Mar. 19, 2016 10:21am Carly Hoilman
6.5K

Following Fox News’ open statement against Donald Trump’s “extreme, sick obsession” with journalist Megyn Kelly, Glenn Beck released his own open letter to the Republican presidential front-runner.
Fox’s statement, issued Friday, came after Trump unleashed a series of statements attacking Kelly, calling her “crazy Megyn” and urging his supporters to boycott Kelly’s show.

AP Photo/John Minchillo

“Never worth watching. Always a hit on Trump! She is sick, & the most overrated person on tv,” he tweeted.
In his letter, Beck defended Kelly as a public figure who is “brilliant, honest and brave.”
Referring to Trump’s ongoing attacks on “The Kelly File” anchor, he wrote, “Donald, She is a journalist. This is what they do. You don’t like her questions? Fine. Grow up.”
Beck compared America’s overwhelmingly enthusiastic response to Trump’s politics to an abused spouse’s relationship with an abuser.
“I will gladly take a stand against bullies and men who abuse women,” he wrote. “I will happily stand in line to protect anyone from abuse.”
“But, maybe you don’t care, because you deliver your beatings in broad daylight and in full view, daring us to stop you, Beck continued. “We don’t because our country is sick.”
Beck then suggested that many Americans are suffering from “battered spouse syndrome.”
After a long period of suffering under “those in Washington and in the media [who] have been verbally and sometimes physically abusing the American people for years,” Beck suggested that Americans are flocking to an even “bigger abuser.”
“‘America, you are better than this,’ is what she needs to hear,” the letter continued. “But as always, the abused always breaks it off with an abuser only to find a bigger abuser. It is their comfort zone.”
“You, Mr. Trump, know this. It is why you chose this time and this party.”
Read the entire letter below:

Donald,
I read your string of really sad and sick tweets against Megyn Kelly. First let me say this:
Leave Megyn Kelly ALONE.
She is brilliant, honest and brave.
I can only imagine the amount of security this mother of three now needs because Donald Trump has gone over the edge with some revenge drama just because she asked a fair question almost half a year ago!
Should a presidential candidate be so thinned skin that he must belittle, abuse and threaten women?

Will we really for vote you? A man who abuses anyone who doesn’t kiss his ring?
I know I will not.
Donald, She is a journalist.
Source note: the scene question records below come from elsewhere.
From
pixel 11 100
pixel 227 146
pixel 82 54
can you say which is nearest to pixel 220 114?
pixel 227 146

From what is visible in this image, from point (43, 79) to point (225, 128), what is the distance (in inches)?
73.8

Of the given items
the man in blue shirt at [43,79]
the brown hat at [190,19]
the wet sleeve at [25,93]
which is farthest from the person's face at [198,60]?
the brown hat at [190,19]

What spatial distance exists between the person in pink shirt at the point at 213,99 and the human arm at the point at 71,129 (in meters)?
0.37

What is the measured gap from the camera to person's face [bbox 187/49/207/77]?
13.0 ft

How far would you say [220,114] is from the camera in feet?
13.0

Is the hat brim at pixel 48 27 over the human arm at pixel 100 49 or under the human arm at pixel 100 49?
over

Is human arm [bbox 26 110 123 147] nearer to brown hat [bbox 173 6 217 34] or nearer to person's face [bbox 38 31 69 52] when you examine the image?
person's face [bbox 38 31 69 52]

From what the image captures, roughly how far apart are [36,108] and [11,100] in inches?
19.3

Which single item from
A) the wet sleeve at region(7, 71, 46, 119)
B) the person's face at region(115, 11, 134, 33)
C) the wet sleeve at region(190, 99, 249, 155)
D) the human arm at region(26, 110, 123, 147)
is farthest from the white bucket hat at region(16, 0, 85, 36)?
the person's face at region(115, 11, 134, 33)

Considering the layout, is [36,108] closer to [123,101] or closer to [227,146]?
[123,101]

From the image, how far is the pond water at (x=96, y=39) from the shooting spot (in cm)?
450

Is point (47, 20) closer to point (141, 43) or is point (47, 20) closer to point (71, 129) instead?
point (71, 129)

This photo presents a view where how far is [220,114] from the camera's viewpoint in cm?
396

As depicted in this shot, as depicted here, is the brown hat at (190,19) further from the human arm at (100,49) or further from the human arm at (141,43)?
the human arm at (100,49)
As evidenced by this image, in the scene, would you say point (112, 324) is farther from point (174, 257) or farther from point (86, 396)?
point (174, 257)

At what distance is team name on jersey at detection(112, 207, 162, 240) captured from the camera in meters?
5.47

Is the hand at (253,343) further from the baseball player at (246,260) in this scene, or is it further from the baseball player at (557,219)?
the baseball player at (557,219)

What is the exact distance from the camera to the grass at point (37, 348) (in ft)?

This is what they do.
You don’t like her questions? Fine.
Grow up.

Many of us have problems with the press. I have been asked questions much worse than what you were asked. For years.
The people know bias, and I am afraid in your case, eventually, the people recognize sickness.
Get ahold of yourself and stop preying on the worst in man. A real leader lifts people up, he doesn’t tear them down.
I know what I will get from you and your supporters because I dare speak out against you.
I know that your followers will write vile and hateful lies about me for this post. They will claim, I am a sellout or I have a vendetta against you. Read the posts below and see if they don’t belittle and deflect.

So be it.
I will gladly take a stand against bullies and men who abuse women. I will happily stand in line to protect anyone from abuse.
I have done it before. And the abuser and enabler said that the entire family was wrong and that we had a vendetta. It is what always happens in cases of domestic abuse.
It was the hardest thing I have ever had to do, but I stood up in my own family. And someone needs to do it now.
You see Don, I know who you are because I have seen your type before.
Verbal abuse is just as bad as physical abuse. But, men, like those who abused the women in my family were smarter, like you, than the man who used to beat my mother.
Words, most think, don’t leave marks.
But, maybe you don’t care, because you deliver your beatings in broad daylight and in full view, daring us to stop you.
We don’t because our country is sick.
We, as a nation, have battered spouse syndrome. We no longer know who we really are, many have given up and a few are about to light the bed on fire.
We have been told that we are no good, hateful, bigots, worthless and powerless by more subtle abusers before you.
Those in Washington and in the media have been verbally and sometimes physically abusing the American people for years. Mostly to cover the trail of who they have been sleeping with while lying to us.
We are weak, but those of us who see it must begin to stand and offer help and healing for the abused and abusers.
“America, you are better than this” is what she needs to hear. But as always, the abused always breaks it off with an abuser only to find a bigger abuser. It is their comfort zone.
You, Mr. Trump, know this. It is why you chose this time and this party.
You also know that some of us are on to you. It is why you poison the enablers against us and isolate the victims.
I am not a doctor. But I am a survivor and I would bet a specialist in domestic violence would agree that the pattern is here.
Your rage is terrifying to some.
You should know:
—you don’t frighten me and my guess is you don’t frighten Megyn.
We know what a little man you are. Women are more than a “tight piece of @ss!” As you have called them.
Megyn is a mom, wife and someone’s daughter. And if I may, the Bible that you so cherish also explains that she is a daughter of God.
Are we as a people not going to stand up for women being abused? I am not sure, but I want you to know, Mr Trump, that I will stand against abuse and my guess is millions of survivors will as well.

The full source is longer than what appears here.